Some Brookline residents said they were worried about finding efficient alternatives to plastic and Styrofoam packaging, but willing to make the change to help the environment.
“Brookline residents are pretty aware of what’s going on, maybe even more than other cities,” said Kiryoung Kim, 43. “They always try to cut down on using plastic bags and just use their own bags. I usually do that.”
Conor Stack, 29, a physician, said he was concerned about how the ban would affect businesses that could not find alternative measures in time.
“It’s probably helpful from an environmental perspective, but it may not be helpful from a personal perspective if I no longer have the bags I need to carry things around,” he said. “I’m okay with them taking away the plastic. I think it’s probably better for the broader good, but I hope they come up with something else.”

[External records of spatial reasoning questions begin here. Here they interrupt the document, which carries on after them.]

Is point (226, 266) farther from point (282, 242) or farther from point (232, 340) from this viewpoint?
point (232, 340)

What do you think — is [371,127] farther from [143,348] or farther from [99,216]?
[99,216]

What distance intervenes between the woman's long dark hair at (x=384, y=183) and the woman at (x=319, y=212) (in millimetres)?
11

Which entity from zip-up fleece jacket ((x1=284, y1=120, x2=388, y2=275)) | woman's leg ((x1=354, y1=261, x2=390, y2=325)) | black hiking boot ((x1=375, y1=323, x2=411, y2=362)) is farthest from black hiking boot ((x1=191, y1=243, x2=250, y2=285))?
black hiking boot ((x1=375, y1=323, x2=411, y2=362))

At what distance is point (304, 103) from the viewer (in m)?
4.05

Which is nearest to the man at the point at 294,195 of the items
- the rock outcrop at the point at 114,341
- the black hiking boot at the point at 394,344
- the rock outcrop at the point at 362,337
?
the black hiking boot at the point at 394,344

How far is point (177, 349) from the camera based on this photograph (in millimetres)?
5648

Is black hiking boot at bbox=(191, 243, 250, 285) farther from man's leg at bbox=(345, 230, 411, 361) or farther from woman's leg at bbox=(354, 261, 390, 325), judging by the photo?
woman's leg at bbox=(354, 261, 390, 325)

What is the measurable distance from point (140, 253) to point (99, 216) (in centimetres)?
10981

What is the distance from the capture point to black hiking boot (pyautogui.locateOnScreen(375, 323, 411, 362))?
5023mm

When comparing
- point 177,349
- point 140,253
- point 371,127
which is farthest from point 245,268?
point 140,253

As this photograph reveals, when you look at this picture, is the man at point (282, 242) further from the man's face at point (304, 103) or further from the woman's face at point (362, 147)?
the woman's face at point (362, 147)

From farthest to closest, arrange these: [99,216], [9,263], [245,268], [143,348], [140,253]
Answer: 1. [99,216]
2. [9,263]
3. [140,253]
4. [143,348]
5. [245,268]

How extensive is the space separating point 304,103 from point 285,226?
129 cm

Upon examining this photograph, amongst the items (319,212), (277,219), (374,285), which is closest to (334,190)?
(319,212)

Karl Fries, 25, who works for a mutual fund company, said he was wary of the economic impact of the ban, but supported the town’s decision to be lenient with enforcing it.
“You don’t want to hurt businesses and raise their costs too much, but at the same time, it’s important to be cognizant of the impact that Styrofoam and non-recyclables have on the environment,” he said. “It’s a tricky one. You’ve got to make sure you weigh both sides of the argument … [but] the ban is a good idea.”